## Provided text

The Sony HX1's focusing is achieved using contrast detection. The Sony HX1 also includes face detection functionality, linked to the autofocus, autoexposure, white balance and flash systems. The face detection function is also used for a Smile Shutter mode which triggers the shutter when your subject smiles, and has the ability to differentiate between adult / child faces and to memorize and recognize one specific individual's face -- which can then be prioritized whenever the Sony HX1 identifies it in a photo.
For photographers wanting maximum ease of use, the Sony Cybershot HX1 offers a selection of twelve scene modes, and a Scene Recognition mode which can detect the subject and then automatically select the relevant option from a subset of eight common scene modes. If you desire a little more control over the creative process, the Sony Cyber-shot DSC-HX1 also offers both Aperture- and Shutter-priority modes as well as the ability to shoot completely manually, specifying your own choice of shutter speed and aperture.
Sony HX1 owners can frame and review their images and movies either on the camera's 201,000-dot electronic viewfinder, or on a 3-inch tiltable LCD display with 230,000 dot resolution. Movie resolutions up to a mighty 1080p high definition (1440 x 1080 pixels) with stereo sound are available, with a frame rate of 30 fps and MPEG-4 AVC / H.264 compression. Images are stored on Memory Stick Duo or PRO Duo cards, or in 11MB of built-in memory. Power is provided by a proprietary InfoLithium H rechargeable battery.

## Data listing
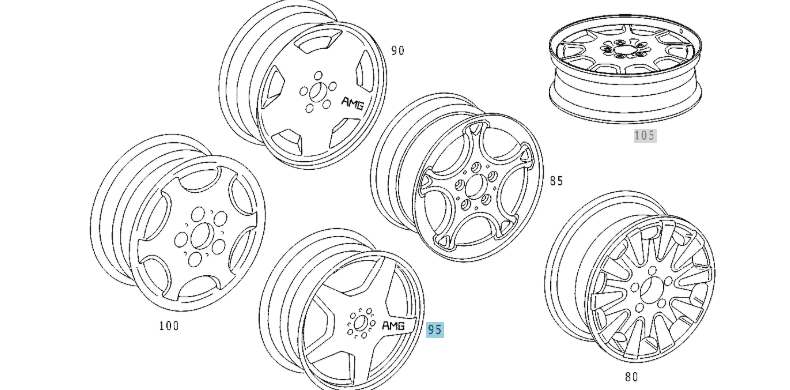 90
AMG
105
85
100
AMG
95
80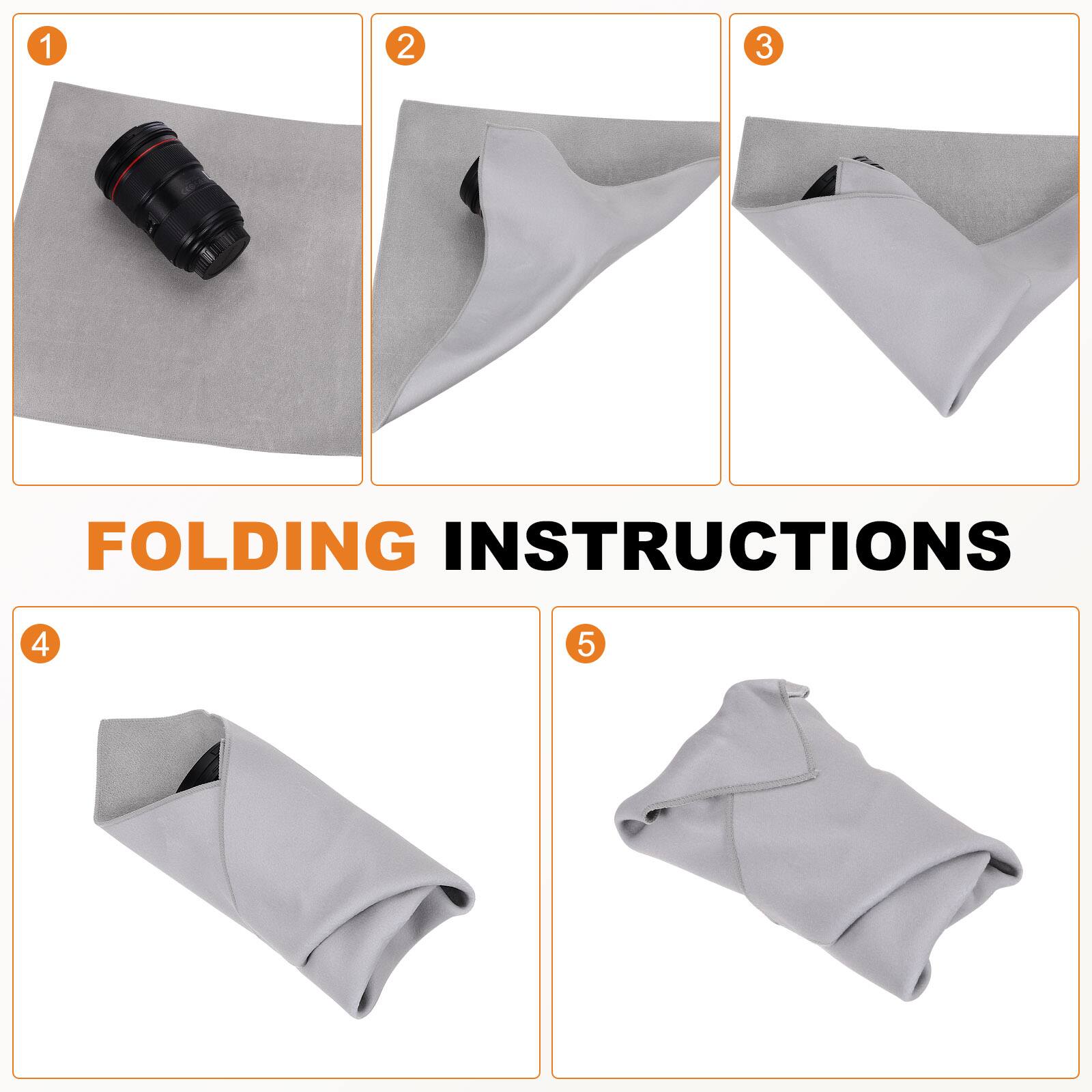 1

2

3

FOLDING INSTRUCTIONS

4

5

## Instructions to follow
Please render this sentence from the Sony HX1 text in Spanish: "Power is provided by a proprietary InfoLithium H rechargeable battery."

## Task answer
La alimentación la proporciona una batería recargable InfoLithium H patentada.